* Begin *
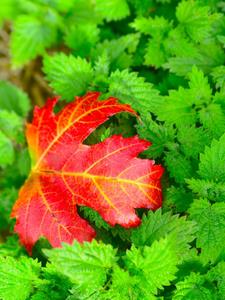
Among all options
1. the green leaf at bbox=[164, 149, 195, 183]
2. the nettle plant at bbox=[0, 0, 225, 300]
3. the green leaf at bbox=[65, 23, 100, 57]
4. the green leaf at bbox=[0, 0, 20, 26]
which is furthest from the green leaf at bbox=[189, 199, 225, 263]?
the green leaf at bbox=[0, 0, 20, 26]

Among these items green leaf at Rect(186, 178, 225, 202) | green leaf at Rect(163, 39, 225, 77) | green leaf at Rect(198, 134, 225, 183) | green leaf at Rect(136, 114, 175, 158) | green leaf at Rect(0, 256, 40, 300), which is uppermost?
green leaf at Rect(163, 39, 225, 77)

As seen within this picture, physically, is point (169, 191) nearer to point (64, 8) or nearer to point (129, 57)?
point (129, 57)

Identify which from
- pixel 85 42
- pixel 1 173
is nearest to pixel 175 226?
pixel 85 42

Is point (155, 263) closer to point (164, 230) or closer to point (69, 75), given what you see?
point (164, 230)

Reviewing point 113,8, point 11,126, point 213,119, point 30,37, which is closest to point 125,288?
point 213,119

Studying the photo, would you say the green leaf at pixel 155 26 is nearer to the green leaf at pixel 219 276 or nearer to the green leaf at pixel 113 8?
the green leaf at pixel 113 8

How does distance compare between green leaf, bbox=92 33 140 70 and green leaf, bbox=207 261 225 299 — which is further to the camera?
Result: green leaf, bbox=92 33 140 70

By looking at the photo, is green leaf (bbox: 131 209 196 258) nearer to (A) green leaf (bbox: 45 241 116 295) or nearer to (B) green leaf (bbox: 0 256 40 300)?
(A) green leaf (bbox: 45 241 116 295)
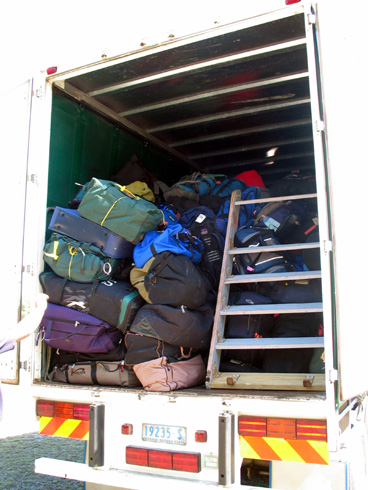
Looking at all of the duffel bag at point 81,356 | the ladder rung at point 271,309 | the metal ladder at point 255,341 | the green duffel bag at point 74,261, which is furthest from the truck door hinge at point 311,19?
the duffel bag at point 81,356

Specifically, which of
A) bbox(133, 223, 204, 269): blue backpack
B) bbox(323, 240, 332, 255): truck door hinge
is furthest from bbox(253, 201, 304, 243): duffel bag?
bbox(323, 240, 332, 255): truck door hinge

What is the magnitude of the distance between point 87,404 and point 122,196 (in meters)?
1.40

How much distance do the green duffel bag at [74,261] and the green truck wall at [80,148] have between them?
455 millimetres

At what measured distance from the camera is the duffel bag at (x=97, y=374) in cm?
314

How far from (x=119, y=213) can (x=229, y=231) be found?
0.96 meters

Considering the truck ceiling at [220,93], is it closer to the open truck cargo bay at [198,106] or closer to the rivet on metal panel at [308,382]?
the open truck cargo bay at [198,106]

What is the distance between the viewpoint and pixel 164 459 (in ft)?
8.41

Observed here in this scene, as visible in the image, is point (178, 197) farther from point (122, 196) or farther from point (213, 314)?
point (213, 314)

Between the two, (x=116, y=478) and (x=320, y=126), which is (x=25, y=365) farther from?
(x=320, y=126)

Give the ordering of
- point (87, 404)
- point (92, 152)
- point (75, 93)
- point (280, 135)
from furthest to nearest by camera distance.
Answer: point (280, 135) < point (92, 152) < point (75, 93) < point (87, 404)

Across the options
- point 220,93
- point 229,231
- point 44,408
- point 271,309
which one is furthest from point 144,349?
point 220,93

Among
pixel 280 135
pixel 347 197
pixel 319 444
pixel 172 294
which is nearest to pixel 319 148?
pixel 347 197

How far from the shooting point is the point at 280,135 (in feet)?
16.2

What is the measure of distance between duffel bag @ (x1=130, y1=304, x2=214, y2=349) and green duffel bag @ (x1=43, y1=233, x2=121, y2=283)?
1.44 ft
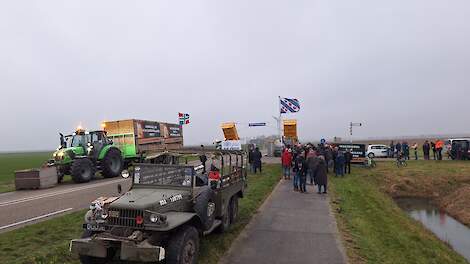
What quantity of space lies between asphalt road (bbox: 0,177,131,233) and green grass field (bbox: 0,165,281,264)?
1.07m

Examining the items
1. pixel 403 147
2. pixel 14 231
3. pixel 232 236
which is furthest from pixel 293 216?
pixel 403 147

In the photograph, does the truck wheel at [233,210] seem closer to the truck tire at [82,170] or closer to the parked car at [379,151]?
the truck tire at [82,170]

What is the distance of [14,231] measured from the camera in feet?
33.0

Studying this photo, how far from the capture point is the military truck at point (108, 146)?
22.2 metres

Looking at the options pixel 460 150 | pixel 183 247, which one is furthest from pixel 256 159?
pixel 460 150

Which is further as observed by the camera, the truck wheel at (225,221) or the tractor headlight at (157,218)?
the truck wheel at (225,221)

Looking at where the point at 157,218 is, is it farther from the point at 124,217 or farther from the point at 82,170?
the point at 82,170

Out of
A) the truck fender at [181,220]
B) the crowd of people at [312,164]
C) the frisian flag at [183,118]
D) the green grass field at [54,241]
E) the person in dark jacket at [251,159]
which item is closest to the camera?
the truck fender at [181,220]

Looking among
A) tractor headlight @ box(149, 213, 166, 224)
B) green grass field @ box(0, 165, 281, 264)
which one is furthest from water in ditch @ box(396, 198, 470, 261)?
tractor headlight @ box(149, 213, 166, 224)

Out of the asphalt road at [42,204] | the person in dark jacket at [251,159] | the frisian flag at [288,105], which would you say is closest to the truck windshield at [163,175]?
the asphalt road at [42,204]

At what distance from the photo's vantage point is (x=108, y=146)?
24625 mm

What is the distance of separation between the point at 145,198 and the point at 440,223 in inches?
534

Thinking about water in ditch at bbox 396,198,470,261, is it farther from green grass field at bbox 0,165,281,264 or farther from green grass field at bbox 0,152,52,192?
green grass field at bbox 0,152,52,192

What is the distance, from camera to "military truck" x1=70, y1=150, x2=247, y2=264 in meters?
6.66
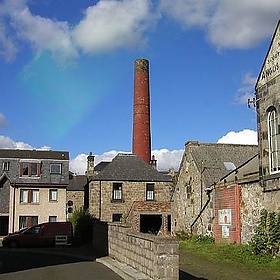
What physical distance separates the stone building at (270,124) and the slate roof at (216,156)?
9.99 m

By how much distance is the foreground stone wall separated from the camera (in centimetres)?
1116

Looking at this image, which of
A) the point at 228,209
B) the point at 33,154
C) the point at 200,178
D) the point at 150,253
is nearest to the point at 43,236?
the point at 200,178

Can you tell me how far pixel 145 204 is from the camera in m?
40.7

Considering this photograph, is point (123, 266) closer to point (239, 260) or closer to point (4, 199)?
point (239, 260)

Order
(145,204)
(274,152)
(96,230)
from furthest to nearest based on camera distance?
(145,204) → (96,230) → (274,152)

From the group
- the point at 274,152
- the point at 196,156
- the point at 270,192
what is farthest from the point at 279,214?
the point at 196,156

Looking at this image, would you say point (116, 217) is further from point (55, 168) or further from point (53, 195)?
point (55, 168)

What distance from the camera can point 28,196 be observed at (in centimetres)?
4628

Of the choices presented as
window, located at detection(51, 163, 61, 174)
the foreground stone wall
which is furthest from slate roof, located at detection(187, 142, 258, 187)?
window, located at detection(51, 163, 61, 174)

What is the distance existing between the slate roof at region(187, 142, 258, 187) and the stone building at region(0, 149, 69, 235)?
1895 cm

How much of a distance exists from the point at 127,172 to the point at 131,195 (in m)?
2.18

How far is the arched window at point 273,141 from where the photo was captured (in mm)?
18402

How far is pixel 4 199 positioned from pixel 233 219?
2944 cm

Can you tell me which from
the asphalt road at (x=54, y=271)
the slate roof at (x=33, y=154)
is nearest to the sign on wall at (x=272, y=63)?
the asphalt road at (x=54, y=271)
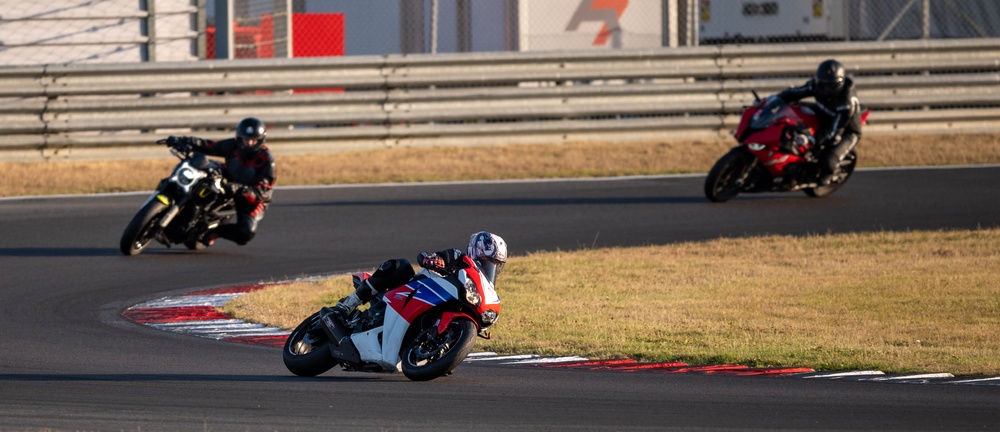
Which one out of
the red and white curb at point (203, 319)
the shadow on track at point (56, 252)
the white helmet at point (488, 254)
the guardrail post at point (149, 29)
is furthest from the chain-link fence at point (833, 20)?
the white helmet at point (488, 254)

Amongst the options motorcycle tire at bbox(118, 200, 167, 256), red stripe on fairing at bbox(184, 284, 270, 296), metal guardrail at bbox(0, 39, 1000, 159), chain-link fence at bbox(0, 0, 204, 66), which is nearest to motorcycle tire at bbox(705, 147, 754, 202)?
metal guardrail at bbox(0, 39, 1000, 159)

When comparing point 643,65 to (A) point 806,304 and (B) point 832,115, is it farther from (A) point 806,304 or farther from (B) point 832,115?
(A) point 806,304

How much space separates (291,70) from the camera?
63.7 ft

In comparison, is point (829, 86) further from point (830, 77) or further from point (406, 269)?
point (406, 269)

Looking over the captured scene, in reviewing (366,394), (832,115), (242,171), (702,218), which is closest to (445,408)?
(366,394)

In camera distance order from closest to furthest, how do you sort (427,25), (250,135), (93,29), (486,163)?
1. (250,135)
2. (93,29)
3. (486,163)
4. (427,25)

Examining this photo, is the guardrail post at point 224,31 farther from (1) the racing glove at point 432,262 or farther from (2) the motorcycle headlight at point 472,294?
(2) the motorcycle headlight at point 472,294

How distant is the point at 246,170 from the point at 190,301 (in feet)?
8.83

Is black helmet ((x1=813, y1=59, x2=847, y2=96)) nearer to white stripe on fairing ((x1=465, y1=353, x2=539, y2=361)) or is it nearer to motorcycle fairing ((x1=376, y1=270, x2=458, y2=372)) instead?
white stripe on fairing ((x1=465, y1=353, x2=539, y2=361))

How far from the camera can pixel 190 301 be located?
1166 cm

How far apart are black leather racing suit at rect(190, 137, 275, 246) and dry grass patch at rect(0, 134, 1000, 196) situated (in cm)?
433

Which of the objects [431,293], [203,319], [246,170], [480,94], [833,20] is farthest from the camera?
[833,20]

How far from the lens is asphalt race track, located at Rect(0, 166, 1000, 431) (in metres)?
7.18

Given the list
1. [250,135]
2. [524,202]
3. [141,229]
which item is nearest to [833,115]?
[524,202]
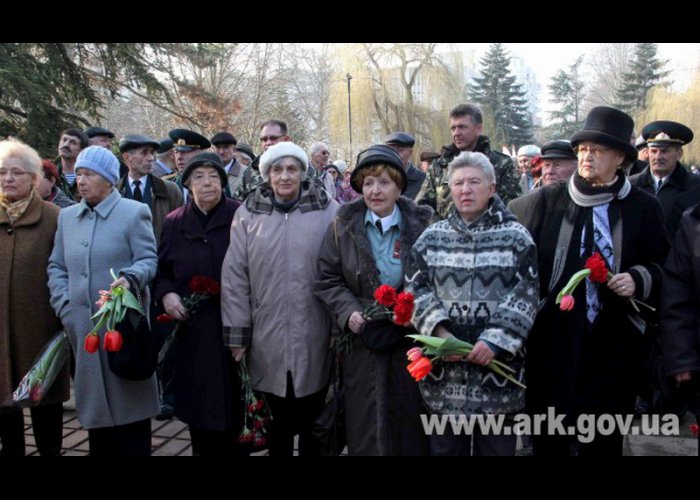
* End *
→ OBJECTIVE: Collect every line above that contains the string "does", treating uppercase and lowercase as different.

→ TASK RESULT:
How does distance compare between green leaf, bbox=92 33 140 70 and green leaf, bbox=207 261 225 299 — which is further to the camera?
In the photograph, does the truck wheel at [233,210] seem closer to the truck tire at [82,170] or closer to the parked car at [379,151]?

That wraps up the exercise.